Velar as luxurious as it is capable
BRIAN HARPER
DRIVING.CA
Alesund, Norway — The Velar is a pleasing intermingling of simplicity and elegance and is easily the most visually engaging of Range Rover’s now four-model lineup. In order of size, there’s the Evoque, Velar, Range Rover Sport and full-size Range Rover.
Created from a clean sheet using Jaguar Land Rover’s lightweight aluminum architecture — the same platform used by Jaguar’s hot-selling F-Pace crossover — the Velar is defined by the company’s designers as being “visually reductive” and a preview of the next generation of Range Rover vehicles.
There’s the formal, horizontal feature lines, the floating roof and the tapered upsweep at the rear. Then there’s the added touches, such as the slender LED headlights and the flush, deployable door handles that, while helping emphasize the SUV’s looks, also contribute to a coefficient of drag of only 0.32, making it the most aerodynamic Land Rover/Range Rover model ever produced.
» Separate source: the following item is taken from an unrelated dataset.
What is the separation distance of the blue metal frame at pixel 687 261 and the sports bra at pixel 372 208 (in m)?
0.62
The cross-pollination of Jaguar and Land Rover components doesn’t end with the platform; there are also the powertrains. The base engine is the 180-horsepower, 2.0-litre four-cylinder Ingenium turbodiesel that delivers a robust 317 pound-feet of torque. But the engine that characterizes the Velar as the most road happy of Range Rover’s lineup is the 380-hp supercharged 3.0-L V6 gas engine. For a 2,000-plus-kilogram vehicle, a 5.7-second zero-to-100km/h time is nothing to be ashamed of.
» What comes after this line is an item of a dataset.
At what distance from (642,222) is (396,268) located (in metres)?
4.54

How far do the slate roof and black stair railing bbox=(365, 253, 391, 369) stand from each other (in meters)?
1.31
The Velar ate up distances in quiet comfort, the only sound penetrating the cabin being the hum from the tires, and even that depended on the road surface. Then there are the sport ute’s off-road abilities, which, typical of Range Rover’s formidable reputation, are ridiculous, far exceeding what any rational driver would subject it to. Rutted dirt trails as well as several man-made exercises put up by Land Rover staff, designed to test the Velar’s suspension and wheel articulation and climbing skills, were readily dispatched.
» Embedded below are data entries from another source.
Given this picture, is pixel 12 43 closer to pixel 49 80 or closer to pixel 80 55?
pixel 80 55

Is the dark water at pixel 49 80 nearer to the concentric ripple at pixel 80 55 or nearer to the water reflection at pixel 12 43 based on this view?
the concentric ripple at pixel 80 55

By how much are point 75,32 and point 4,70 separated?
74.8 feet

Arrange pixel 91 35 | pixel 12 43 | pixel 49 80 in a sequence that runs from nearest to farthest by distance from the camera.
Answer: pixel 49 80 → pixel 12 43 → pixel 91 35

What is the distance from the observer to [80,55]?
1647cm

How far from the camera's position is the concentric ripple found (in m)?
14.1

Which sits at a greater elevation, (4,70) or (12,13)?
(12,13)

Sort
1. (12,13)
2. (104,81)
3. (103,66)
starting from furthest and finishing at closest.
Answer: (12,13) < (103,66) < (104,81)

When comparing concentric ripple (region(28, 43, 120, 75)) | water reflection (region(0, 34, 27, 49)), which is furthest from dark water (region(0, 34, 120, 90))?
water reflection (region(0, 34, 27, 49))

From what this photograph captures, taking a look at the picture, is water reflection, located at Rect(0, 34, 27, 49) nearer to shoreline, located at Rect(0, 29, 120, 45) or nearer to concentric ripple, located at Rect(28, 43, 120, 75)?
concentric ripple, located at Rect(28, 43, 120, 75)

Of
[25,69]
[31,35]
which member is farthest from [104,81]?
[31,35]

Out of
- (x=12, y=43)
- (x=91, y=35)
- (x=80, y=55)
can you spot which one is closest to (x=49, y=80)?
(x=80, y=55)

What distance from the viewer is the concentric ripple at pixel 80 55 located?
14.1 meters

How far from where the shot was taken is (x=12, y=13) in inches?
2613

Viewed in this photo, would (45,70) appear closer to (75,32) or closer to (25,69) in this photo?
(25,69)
In addition to all-wheel drive with Intelligent Driveline Dynamics and Adaptive Dynamics damping technology, a suite of traction technologies, including Terrain Response, Active Rear Locking Differential and All Terrain Progress Control, are at the driver’s fingertips. When equipped with the available (on V6 models) air suspension, ground clearance is 251 millimetres.
Rather oddly, instead of providing Velars in the more popular trim levels — base, S, SE and HSE in standard and sportier R-Dynamic — Land Rover chose to assemble a flotilla of top-line First Editions. This is an all-singing, all-dancing model of which approximately 50 units will be offered in Canada for the first year only and at a suggested price of $95,000.